Fakat bugünün ve yarının dünyasına uygun bir AB’ye ihtiyacımız var. Bu nedenle Komisyon Başkanı’nın benden hazırlamamı istediği raporda önerdiğim şey radikal bir değişimdir, çünkü ihtiyaç duyulan şey budur.
Nihayetinde Avrupa ekonomisi genelinde bir dönüşüm gerçekleştirmemiz gerekecek. Karbondan arındırılmış ve bağımsız enerji sistemlerine; entegre ve yeterli bir AB tabanlı savunma sistemine; en yenilikçi ve hızlı büyüyen sektörlerde yerli üretime ve üretim temelimize yakın olan derin teknoloji ve dijital inovasyonda lider bir konuma güvenebilmeliyiz.
Fakat rakiplerimiz hızla ilerlerken biz de önceliklerimizi değerlendirmeliyiz. Yeşil, dijital ve güvenlik sorunlarına en fazla maruz kalan sektörlerde acil eylemlere ihtiyaç vardır. Raporumda Avrupa ekonomisindeki bu makro sektörlerden on tanesine odaklanıyoruz.

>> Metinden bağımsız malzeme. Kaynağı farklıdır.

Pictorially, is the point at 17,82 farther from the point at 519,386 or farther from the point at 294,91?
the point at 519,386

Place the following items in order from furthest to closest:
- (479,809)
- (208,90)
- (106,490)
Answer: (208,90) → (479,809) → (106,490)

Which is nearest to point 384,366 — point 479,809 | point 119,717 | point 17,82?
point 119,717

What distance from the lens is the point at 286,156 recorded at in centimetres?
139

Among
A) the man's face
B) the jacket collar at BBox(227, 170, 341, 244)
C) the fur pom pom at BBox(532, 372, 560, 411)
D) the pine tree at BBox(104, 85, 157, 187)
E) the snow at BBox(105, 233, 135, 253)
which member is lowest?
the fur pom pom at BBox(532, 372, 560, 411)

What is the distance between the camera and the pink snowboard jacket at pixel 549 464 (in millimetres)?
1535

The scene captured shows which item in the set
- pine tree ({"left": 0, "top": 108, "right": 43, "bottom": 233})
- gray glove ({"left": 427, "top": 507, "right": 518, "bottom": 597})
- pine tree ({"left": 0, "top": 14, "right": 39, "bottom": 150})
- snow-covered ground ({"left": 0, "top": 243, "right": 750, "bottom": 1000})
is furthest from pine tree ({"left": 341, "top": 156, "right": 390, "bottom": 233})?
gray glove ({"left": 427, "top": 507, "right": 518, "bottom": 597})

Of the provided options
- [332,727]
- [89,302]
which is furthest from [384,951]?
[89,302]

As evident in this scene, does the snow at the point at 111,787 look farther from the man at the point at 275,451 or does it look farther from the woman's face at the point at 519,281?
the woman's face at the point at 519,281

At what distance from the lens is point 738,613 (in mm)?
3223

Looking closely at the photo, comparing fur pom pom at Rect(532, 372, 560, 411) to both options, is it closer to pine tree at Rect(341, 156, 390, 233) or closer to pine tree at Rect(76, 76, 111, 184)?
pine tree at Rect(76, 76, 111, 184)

Her sektör özel reformlar ve araçlar gerektirmektedir. Yine de analizimizde politika müdahaleleri için ortaya çıkan üç ortak konu var.
İlk ortak konu ölçeğin etkinleştirilmesidir. Başlıca rakiplerimiz ölçek yaratmak, yatırımları artırmak ve en önemli sektörlerde pazar payı elde etmek için kıta büyüklüğünde ekonomiler olmalarının avantajını kullanmaktadır. Biz de Avrupa’da aynı doğal büyüklük avantajına sahibiz, ama parçalanma bizi geride tutuyor.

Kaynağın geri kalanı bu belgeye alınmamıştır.